Percebo que a fauna enfrenta o pior processo de extinção desde o período em que conseguimos a vitória no controle da caça, do tráfico de animais silvestres e da pesca predatória na década de 1980. O cenário atual é de destruição de habitat natural, em que espécies estão sendo dizimadas de forma assustadora, especialmente répteis e insetos. As chamas estão tão intensas que, somadas aos ventos fortes, invadem todos os lugares: locas, copas das árvores, etc, persistindo por meses de forma impiedosa.

Não há dúvidas de que estamos perdendo essa batalha. Somente neste ano já ultrapassamos os 3 milhões de hectares queimados. Esse trágico número foi alcançado mesmo com o empenho de recursos financeiros nas ações de combate, que certamente superam R$ 1 bilhão – entre os investimentos dos governos federal e estadual.

Nunca tivemos – em um histórico de 40 anos – uma infraestrutura de combate tão ampla, incluindo recursos humanos, equipamentos de logística, helicópteros, caminhões e embarcações. É importante destacar o trabalho pioneiro da Famasul, que contabiliza os prejuízos na produção das fazendas no Pantanal, já ultrapassando R$ 50 milhões.

Como podemos ser mais eficientes se nossa capacidade financeira já extrapola seus limites dos desafios e a força humana se mostra insuficiente, em algumas situações até incapaz? Estamos enfrentando algo sem precedentes e que excede nossa capacidade de resposta.

Não devemos nos omitir na identificação dos responsáveis. Eles existem, embora sejam poucos. Ainda assim, acredito que não haverá melhoras significativas na questão comportamental apenas com multas milionárias e possíveis prisões. 

A experiência de outros países, como Portugal e Austrália, nos indica que o ímpeto punitivo não traz uma solução completa. Esses países já lidam com incêndios gigantescos e perdas de vidas humanas em virtude deles há mais de 20 anos.

O mais impressionante – e certamente mais doloroso que as próprias chamas – são as acusações equivocadas e a ignorância de alguns que associam o crescimento dos incêndios às reservas de proteção. Ao contrário, as poucas áreas protegidas no Pantanal (menos de 5%) têm estruturas para evitar incêndios e ações preventivas em seus planos de trabalho, como a presença de brigadas.

Podemos reduzir a escalada dos incêndios ano após ano se implementarmos outras estratégias que não se restrinjam ao combate ao fogo, mas que incluam 
a prevenção.
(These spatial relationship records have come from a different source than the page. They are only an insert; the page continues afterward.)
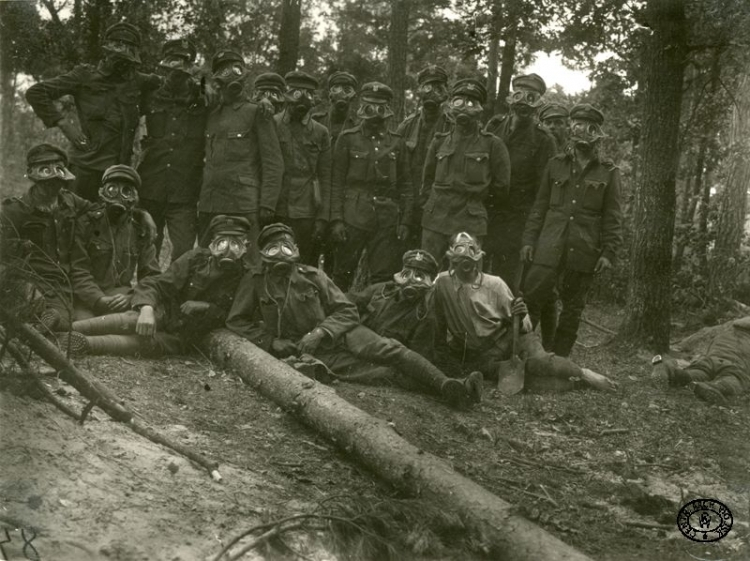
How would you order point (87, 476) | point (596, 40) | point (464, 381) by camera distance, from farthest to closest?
point (596, 40)
point (464, 381)
point (87, 476)

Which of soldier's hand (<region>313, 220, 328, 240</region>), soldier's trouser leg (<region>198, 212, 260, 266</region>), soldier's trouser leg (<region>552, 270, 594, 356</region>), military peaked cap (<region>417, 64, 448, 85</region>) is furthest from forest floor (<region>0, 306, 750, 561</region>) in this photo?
military peaked cap (<region>417, 64, 448, 85</region>)

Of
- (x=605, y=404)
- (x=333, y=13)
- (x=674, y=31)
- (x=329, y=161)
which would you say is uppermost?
(x=333, y=13)

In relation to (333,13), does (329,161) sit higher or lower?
lower

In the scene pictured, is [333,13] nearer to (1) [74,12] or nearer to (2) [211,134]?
(1) [74,12]

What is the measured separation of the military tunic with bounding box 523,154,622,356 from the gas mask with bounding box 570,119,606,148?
0.19 m

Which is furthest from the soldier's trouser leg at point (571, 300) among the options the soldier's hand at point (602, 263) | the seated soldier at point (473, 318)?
the seated soldier at point (473, 318)

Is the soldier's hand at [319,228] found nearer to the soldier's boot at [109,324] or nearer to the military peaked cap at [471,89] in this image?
the military peaked cap at [471,89]

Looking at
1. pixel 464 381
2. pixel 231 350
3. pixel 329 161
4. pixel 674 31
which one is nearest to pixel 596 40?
pixel 674 31

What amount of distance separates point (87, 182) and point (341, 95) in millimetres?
3045

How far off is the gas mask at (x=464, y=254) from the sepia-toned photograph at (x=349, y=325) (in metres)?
0.03

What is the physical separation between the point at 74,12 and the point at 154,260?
16.5 ft

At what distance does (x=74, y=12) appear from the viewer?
1114 centimetres

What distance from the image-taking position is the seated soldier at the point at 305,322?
7.38 m

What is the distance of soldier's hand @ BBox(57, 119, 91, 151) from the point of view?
320 inches
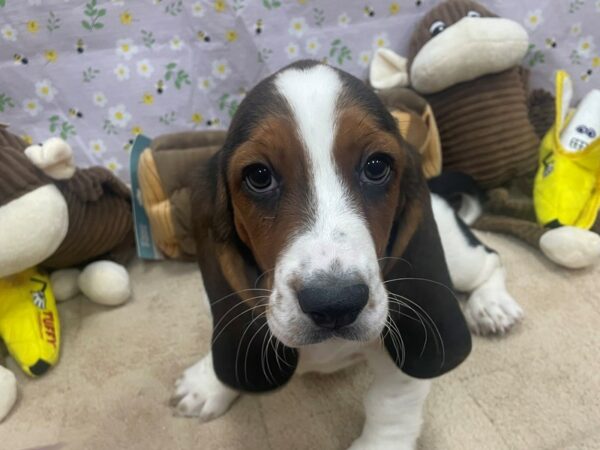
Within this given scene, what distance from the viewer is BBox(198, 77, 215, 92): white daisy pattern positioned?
9.75 feet

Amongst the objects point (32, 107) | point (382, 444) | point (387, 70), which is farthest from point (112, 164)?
point (382, 444)

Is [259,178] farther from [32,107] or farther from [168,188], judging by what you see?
[32,107]

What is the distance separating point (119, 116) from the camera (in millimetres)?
2984

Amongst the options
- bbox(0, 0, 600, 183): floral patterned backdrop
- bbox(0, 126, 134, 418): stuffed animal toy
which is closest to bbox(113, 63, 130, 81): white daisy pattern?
bbox(0, 0, 600, 183): floral patterned backdrop

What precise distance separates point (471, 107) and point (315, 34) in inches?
35.1

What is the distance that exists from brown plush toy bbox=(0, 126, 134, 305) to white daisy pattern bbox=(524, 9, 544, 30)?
2.29 metres

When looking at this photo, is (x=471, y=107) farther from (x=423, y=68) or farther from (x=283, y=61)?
(x=283, y=61)

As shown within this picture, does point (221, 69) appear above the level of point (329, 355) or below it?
above

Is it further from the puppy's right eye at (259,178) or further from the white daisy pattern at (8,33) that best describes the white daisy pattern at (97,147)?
the puppy's right eye at (259,178)

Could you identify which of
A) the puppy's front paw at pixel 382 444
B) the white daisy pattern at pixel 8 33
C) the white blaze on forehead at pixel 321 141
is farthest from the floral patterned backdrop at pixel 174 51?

Devemos reconhecer que nossos planos atuais não estão trazendo os resultados esperados e que não será somente o aumento dos investimentos financeiros que nos trará a solução.

O ponto crítico é como um dos biomas mais preservados (cerca de 85%) passou a ser um grande emissor de gás carbônico no País. Os fenômenos naturais são impactados negativamente pelas condições climáticas extremas. Essa situação ameaça nosso bioma e exige novas estratégias que unam ciência e competência para enfrentar esses fenômenos sem precedentes.

Restaurar ao proprietário formas de manejo do fogo pode ser uma alternativa. Eles podem ajudar. Ao mesmo tempo, com mais tecnologia e grupos de ação de combate ao fogo, equipados com boa logística e equipamentos adequados, podemos reduzir o tempo de resposta. Não podemos desistir e precisamos ter fé e resistência para rever nossa relação com o planeta.

Poderíamos, em um gesto responsável, olhar e fazer algo pela nascente do Rio Paraguai. Não sou pessimista, mas talvez apenas a desesperança e o senso de urgência possam nos salvar.